When a patient is first wheeled into the emergency room, the first priority of any doctor is their vital signs, that is, pulse, breathing, body temperature, and blood pressure. Regardless of the injury, if the vital signs are not stable the patient is dying and all efforts must be directed toward stabilizing them prior to treating the original injury.
Project management has a remarkable number of similarities to the treatment of an injured person. The patient becomes the doctor’s “project,” after all.
First, assess the vital signs. Second, treat the root cause.
Unfortunately, you can’t buy an electrocardiogram (ECG) to hook up to your project that will produce the required urgency of an emergency room when the reassuring beep-beep, beep-beep stops. As a project manager you sometimes don’t find out the bad news until later because people tend not to talk about the bad news nearly as much as the good news.
But there are things you can do to make sure your patient isn’t dying.
Schedule and Budget
By definition, schedules and budgets are baked in as a core vital sign of essentially all projects. That’s because, as a minimum, someone has decided to spend the money necessary to produce something, hence they have an expectation of when it will be delivered and how much they will pay for it.
It’s a very common scenario that when a project goes over budget, or behind schedule, the project manager doesn’t know until it’s critical, or even worse, doesn’t do anything about it. I’ve seen it many times, when a minor scope change becomes problematic for no other reason than the timing that it was dealt with.
If your project is behind schedule or over budget, you have to know that as soon as possible.
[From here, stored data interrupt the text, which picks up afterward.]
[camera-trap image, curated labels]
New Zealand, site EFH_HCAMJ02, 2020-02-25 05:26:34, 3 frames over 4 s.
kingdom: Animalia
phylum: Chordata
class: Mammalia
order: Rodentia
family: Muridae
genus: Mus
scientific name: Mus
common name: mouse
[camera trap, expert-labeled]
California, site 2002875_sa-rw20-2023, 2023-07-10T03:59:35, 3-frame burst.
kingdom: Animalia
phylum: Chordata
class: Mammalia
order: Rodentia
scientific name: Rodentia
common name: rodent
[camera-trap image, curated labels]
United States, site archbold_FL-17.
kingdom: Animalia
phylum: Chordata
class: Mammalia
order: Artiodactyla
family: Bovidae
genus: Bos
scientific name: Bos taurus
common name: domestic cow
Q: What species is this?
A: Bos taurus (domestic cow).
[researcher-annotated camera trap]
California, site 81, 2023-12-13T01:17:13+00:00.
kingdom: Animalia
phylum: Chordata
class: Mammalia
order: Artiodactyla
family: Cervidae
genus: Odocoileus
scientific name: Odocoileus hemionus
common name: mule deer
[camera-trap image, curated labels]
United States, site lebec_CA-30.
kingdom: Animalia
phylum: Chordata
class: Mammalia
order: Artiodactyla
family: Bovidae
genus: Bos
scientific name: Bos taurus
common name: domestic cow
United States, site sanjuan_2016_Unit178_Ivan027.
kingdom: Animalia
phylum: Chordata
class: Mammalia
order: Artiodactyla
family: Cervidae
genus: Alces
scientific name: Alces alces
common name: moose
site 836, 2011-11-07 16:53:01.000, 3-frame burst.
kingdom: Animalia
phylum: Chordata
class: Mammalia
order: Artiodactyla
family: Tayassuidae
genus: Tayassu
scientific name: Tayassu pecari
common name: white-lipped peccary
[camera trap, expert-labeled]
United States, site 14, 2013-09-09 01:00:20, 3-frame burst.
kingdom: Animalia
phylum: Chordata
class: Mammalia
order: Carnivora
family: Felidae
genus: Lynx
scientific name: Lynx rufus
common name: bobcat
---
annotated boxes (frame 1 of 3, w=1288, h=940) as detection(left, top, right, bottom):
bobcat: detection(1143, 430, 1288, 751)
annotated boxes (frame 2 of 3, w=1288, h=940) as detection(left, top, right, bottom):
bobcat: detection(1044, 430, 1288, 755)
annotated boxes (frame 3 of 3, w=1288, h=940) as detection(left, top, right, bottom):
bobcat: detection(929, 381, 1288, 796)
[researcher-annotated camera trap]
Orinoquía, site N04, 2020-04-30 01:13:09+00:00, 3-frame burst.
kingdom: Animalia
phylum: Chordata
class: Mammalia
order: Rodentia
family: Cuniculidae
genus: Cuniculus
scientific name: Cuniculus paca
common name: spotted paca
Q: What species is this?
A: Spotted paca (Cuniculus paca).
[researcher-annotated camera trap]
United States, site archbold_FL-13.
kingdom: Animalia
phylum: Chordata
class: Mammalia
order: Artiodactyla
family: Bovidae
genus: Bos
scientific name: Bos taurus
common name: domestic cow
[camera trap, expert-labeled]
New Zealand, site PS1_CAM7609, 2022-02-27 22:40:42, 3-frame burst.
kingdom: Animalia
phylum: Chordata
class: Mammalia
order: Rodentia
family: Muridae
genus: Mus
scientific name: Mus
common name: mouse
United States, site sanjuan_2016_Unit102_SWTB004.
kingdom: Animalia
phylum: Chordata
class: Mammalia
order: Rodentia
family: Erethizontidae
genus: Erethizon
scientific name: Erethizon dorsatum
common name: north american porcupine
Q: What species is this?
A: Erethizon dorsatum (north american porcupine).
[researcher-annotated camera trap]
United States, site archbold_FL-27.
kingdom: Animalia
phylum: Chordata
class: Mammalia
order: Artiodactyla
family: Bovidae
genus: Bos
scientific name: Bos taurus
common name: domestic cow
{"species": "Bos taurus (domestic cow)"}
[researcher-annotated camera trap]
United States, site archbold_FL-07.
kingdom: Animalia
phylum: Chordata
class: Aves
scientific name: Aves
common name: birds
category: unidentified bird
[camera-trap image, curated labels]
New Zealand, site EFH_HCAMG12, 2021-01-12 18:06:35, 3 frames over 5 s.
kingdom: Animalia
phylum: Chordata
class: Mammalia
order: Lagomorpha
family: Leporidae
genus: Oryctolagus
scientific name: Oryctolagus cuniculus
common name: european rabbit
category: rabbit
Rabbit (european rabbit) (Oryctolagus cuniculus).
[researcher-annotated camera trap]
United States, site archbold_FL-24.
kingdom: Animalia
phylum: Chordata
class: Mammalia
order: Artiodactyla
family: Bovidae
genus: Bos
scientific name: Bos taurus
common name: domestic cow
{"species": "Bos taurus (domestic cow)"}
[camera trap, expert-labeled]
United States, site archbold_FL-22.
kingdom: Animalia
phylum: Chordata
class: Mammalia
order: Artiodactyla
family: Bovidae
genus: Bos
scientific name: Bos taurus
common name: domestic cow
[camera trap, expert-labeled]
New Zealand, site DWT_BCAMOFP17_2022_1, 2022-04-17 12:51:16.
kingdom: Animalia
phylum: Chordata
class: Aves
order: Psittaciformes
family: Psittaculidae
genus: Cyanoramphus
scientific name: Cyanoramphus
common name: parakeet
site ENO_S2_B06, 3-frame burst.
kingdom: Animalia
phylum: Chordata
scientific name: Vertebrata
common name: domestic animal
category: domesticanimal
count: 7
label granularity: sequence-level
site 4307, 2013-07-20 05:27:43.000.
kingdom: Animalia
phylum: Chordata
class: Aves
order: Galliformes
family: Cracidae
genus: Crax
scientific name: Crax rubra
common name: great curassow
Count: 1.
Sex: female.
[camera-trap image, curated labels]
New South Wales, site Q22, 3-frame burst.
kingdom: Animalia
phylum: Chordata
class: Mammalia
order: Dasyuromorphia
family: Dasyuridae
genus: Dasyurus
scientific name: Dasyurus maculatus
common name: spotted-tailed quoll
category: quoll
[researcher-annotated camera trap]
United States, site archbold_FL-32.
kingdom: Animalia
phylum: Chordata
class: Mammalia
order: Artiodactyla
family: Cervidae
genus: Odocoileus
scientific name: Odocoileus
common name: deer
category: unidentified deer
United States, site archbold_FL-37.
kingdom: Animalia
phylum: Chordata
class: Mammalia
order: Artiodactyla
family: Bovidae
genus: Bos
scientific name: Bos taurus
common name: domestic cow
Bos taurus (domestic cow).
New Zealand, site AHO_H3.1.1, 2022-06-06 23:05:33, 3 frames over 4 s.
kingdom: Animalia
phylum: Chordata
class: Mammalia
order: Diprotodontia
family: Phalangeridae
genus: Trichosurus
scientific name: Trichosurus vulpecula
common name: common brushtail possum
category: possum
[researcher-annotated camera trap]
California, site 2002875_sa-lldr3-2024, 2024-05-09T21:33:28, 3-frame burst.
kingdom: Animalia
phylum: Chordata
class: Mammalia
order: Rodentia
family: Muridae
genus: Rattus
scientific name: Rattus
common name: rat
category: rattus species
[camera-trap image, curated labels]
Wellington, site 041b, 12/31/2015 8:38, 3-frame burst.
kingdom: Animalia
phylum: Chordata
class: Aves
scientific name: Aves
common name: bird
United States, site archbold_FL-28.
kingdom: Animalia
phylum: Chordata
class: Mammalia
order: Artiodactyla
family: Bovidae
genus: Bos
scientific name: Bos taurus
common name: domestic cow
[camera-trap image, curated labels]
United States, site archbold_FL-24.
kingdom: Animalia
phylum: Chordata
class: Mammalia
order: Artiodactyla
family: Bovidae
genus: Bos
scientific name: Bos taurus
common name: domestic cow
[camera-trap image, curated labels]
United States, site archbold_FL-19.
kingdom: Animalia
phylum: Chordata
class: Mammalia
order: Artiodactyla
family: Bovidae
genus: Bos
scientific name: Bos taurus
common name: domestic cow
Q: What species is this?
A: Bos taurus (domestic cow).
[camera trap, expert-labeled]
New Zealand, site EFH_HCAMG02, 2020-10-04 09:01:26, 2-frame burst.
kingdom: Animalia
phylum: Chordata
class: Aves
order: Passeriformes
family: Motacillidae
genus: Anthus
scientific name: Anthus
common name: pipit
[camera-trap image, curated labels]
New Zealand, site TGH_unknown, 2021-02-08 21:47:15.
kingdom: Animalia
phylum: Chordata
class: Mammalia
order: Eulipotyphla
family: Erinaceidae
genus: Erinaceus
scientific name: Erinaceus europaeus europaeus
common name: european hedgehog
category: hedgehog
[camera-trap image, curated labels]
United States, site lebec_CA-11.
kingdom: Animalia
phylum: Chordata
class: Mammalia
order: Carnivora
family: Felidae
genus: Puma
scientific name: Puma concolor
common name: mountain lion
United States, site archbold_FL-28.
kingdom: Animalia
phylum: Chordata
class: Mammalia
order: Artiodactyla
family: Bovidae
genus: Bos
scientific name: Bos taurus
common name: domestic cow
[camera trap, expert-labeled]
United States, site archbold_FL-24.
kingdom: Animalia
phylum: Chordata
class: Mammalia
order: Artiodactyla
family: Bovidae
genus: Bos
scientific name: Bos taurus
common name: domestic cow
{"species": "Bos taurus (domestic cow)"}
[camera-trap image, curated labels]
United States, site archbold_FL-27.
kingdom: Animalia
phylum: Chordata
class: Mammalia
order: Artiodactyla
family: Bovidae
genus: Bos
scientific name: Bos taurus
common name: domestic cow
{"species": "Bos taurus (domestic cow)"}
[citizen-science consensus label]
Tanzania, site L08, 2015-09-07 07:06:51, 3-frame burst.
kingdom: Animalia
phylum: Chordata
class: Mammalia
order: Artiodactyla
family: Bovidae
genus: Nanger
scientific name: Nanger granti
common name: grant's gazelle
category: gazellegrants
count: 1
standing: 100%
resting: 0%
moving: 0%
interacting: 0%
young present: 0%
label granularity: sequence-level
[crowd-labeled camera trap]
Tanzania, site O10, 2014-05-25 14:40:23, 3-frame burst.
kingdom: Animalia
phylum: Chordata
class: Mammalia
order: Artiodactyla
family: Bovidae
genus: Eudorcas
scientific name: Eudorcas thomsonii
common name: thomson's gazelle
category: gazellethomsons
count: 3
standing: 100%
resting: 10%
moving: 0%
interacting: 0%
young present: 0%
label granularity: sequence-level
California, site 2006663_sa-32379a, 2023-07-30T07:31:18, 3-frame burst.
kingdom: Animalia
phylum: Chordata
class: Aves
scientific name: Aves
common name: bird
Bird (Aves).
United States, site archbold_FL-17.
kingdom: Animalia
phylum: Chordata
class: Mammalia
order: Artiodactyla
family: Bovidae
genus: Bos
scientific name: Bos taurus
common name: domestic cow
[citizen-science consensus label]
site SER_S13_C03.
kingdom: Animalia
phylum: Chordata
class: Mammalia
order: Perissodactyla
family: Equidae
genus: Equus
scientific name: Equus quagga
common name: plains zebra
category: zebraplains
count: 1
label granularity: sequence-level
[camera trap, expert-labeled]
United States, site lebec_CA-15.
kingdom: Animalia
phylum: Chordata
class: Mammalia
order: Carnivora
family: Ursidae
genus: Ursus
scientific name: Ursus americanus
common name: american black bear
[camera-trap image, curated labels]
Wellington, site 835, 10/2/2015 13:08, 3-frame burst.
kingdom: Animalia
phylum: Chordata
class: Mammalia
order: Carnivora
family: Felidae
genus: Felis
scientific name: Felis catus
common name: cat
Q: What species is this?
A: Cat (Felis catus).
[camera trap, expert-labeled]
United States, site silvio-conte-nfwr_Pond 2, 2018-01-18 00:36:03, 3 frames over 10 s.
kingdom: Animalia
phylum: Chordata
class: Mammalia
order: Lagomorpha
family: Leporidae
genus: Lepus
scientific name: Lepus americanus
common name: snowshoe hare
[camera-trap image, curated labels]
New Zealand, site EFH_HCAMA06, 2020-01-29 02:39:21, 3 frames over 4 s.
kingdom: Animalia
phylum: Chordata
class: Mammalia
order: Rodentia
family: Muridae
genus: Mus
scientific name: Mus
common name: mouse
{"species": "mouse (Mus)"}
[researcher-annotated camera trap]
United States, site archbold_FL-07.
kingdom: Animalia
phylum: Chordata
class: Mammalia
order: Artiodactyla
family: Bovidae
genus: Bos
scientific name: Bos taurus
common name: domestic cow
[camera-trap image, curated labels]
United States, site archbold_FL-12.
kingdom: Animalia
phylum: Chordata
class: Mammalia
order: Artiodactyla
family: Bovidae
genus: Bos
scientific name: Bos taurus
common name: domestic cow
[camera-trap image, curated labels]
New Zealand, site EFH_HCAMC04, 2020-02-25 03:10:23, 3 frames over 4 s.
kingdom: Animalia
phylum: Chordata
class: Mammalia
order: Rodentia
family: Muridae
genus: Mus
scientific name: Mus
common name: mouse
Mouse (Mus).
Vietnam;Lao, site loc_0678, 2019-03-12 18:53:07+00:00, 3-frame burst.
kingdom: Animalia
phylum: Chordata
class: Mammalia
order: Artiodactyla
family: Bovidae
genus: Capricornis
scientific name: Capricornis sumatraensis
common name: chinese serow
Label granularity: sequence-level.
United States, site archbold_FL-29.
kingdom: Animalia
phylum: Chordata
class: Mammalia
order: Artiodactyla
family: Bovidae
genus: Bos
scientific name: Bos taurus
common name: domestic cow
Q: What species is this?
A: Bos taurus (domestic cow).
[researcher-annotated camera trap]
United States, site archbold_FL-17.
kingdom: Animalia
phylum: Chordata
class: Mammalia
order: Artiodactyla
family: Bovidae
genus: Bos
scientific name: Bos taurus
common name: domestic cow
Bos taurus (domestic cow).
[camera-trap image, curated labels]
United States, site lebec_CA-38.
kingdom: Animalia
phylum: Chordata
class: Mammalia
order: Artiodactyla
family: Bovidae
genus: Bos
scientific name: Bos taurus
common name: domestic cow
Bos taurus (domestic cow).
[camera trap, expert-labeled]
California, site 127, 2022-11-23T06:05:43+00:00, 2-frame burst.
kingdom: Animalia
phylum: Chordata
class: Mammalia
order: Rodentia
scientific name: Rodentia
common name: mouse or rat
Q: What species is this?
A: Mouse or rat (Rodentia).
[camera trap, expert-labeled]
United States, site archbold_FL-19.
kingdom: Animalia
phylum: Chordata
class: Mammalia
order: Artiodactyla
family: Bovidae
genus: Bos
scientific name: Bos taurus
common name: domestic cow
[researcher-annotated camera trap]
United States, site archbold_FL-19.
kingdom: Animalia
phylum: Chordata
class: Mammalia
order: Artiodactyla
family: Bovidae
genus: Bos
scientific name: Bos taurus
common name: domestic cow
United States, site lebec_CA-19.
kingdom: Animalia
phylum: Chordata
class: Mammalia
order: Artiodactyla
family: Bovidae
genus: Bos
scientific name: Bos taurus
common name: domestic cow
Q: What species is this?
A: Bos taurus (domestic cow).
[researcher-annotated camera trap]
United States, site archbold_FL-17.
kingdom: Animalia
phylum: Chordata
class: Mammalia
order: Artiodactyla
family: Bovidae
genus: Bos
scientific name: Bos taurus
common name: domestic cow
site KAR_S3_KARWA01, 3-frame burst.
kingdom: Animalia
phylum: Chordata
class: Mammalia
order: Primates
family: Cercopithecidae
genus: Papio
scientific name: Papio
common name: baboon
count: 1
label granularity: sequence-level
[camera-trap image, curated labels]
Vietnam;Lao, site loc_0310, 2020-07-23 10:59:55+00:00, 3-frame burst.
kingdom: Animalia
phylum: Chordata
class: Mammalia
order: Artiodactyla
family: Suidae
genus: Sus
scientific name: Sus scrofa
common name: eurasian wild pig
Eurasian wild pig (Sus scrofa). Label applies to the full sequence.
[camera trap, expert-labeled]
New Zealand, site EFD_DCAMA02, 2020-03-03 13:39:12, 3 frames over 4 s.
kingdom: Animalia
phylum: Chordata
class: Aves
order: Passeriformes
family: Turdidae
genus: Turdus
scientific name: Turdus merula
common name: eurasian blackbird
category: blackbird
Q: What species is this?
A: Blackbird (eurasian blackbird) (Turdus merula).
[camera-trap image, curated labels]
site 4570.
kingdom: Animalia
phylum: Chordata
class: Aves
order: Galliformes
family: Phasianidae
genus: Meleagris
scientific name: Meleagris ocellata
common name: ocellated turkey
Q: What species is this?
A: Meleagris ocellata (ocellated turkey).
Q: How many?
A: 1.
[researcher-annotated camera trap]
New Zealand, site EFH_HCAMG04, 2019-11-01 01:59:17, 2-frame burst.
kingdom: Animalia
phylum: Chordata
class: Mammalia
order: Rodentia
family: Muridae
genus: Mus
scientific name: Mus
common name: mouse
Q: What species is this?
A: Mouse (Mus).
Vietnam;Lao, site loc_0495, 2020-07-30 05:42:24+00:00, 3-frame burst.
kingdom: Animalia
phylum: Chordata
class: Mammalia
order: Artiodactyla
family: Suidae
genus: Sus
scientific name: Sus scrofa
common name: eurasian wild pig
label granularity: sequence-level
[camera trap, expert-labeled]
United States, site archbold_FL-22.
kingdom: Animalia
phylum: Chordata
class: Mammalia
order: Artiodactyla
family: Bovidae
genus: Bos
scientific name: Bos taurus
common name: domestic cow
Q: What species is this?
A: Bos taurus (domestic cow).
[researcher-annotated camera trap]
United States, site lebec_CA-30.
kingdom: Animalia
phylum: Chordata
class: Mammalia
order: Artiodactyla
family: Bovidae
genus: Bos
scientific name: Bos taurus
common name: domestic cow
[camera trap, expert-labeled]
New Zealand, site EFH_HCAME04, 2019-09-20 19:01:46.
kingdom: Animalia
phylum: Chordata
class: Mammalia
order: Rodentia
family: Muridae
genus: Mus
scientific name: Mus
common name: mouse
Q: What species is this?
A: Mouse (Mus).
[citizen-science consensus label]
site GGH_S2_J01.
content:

Before it goes into critical condition.
Earned value management forces you to determine your project costs and produces a number that tells you if your project is ahead or behind schedule (and over or under budget). Of course, it’s just a number, and it’s only as good as its inputs. But it does tell you that your project might be off track by a small amount when you might not necessarily be able to see that otherwise.
For example, if you have a $100,000 project, and your Schedule Variance (SV) is showing -$1,000, your project is behind schedule by 1%. You wouldn’t necessarily be able to notice that just from a qualitative inspection of your project, but it is quite possible that this is the beginning of a much bigger deviation from the schedule. It might be worth checking with your project team members to make sure they are being productive, doing the right work, or that the project scope isn’t growing like a malignant tumor (scope creep).
Hence, keeping track of a quick number can make a difference, and all you have to do is have the project divided into a sequence of tasks with start and finish dates and a budget, and assign percentage completes to each task at the point of analysis. It’s actually easy to do by hand.
Project Stakeholders
Although the definition of project success or failure is not nearly as self-evident as, say, a patient on an operating room table, it is clear that project stakeholders need to be kept close to every project manager’s heart. Every project stakeholder has one of two interactions with the project:
- Power over the project
- Interest in the project
Power means having the ability to force undesirable project changes. Interest means they are invested in the project’s outcome.
A stakeholder that has high power but low interest can derail the project or introduce significant costs, based on their own decisions.
A stakeholder that has low power but high interest cannot directly influence the project but is highly motivated to mobilize resistance when their needs are not being met.
A stakeholder that has both high power and interest is an important one. They must be kept informed and consulted.
Indeed, all stakeholders must be kept informed and consulted. The PMBOK Guide dictates that stakeholders are identified in a stakeholder register, analyzed according to power and interest, and communication plans are drawn up in advance of performing project activities that affect them.
Do you know everyone that can negatively affect your project? Do you know how they can affect your project? Do you know what their communication needs are? If you can’t definitively answer all of these questions, you might be one cheeseburger from a proverbial project heart attack.
If you want to keep your blood pressure in the normal range, and your project out of the intensive care unit, make sure you monitor your project’s vital signs, that is, knowing your stakeholders, and studiously tracking project budgets and schedules.